- [PROBLEM SET]:
(1) List every key in the mdl_kb dictionary of the Koopman model training text below.
(2) Pick up the Koopman model training text below after its last line and continue it.

Next, the specifications for modeling. We use a concatenation autoencoder, so the reconstruction loss is always zero.
mdl_kb = {
"name" : 'kp_model',
"encoder_layers" : 2,
"decoder_layers" : 2,
"hidden_dimension" : 32,
"koopman_dimension" : 8,
"autoencoder_type": "cat",
"activation" : "tanh",
"weight_init" : "xavier_uniform"}
Linear Trainer¶
The linear trainer only updates the linear part of the model; in the KBF case, this means the system matrices. In this process, the weights in the autoencoder are not updated. The linear components are computed by a least squares problem, standard for Koopman learning:
where \(Z\) is the collection of encoded states, and \(n\) and \(n+1\) refer to the current and next steps.
The simplest setup is the following. For LinearTrainer, the least-squares choice now lives directly in the training config under method (and optional params). A full solve corresponds to
where \(\Box^+\) means pseudo-inverse.
trn_ln1 = {
"n_epochs": 1,
"save_interval": 1,
"load_checkpoint": False,
"learning_rate": 5e-3,
"decay_rate": 0.999,
"method": "full"
}
We can choose also truncated solution, where params specifies the rank
where \(Z_n\approx U_r\Sigma_rV_r^H\) is an \(r\)th-rank truncated SVD. In the option below, \(r=4\).
trn_ln2 = {
"n_epochs": 1,
"save_interval": 1,
"load_checkpoint": False,
"learning_rate": 5e-3,
"decay_rate": 0.999,
"method": "truncated",
"params": 4
}
Next we run the training. The current implementation collects all data samples and performs the least-squares solve once, so each training only needs one iteration.
trn_opts = [trn_ln1, trn_ln2]
config_path = 'kp_model.yaml'
IDX = [0, 1]
for i in IDX:
opt = {"model": mdl_kb, "training": trn_opts[i]}
opt["model"]["name"] = f"kp_ln{i+1}"

- [EXTRACTED MATERIAL]:
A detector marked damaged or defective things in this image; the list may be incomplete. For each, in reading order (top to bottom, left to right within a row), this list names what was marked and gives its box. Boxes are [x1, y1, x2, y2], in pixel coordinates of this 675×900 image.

...

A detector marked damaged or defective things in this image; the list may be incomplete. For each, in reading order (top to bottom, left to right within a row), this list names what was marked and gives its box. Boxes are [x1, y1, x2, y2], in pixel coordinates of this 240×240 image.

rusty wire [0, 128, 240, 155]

- [EXPECTED RESULTS]:
(1) name, encoder_layers, decoder_layers, hidden_dimension, koopman_dimension, autoencoder_type, activation, weight_init

(2)
trainer = LinearTrainer(config_path, DKBF, config_mod=opt)
trainer.train()
Next, test out the models. Neither of them do well, because the autoencoder is not trained yet. But the least squares do get the model behave roughly like the truth.
N = 301
t_grid = np.linspace(0, 6, N)
mu = -0.5
lm = -3
def f(t, x):
_d = np.array([mu*x[0], lm*(x[1]-x[0]**2)])
return _d
sampler = TrajectorySampler(f, config='kp_data.yaml')
ts, xs, ys = sampler.sample(t_grid, batch=1)
x_data = xs[0]
t_data = ts[0]
res = [x_data]
for i in IDX:
mdl = f"kp_ln{i+1}"
_, prd_func = load_model(DKBF, f'{mdl}.pt')
with torch.no_grad():
pred = prd_func(x_data, t_data)
res.append(pred)
labels = ['full', 'truncated']
plot_trajectory(
np.array(res), t_data, "KP",
labels=['Truth'] + labels, ifclose=False);
Linear-Accelerated Training¶
The previous results motivate us to take a mixed approach: use explicit linear solves to update the linear part, and let NODE update the full model. This setup is expressed with type: "linear_solve" and type: "optimizer" phases inside StackedTrainer.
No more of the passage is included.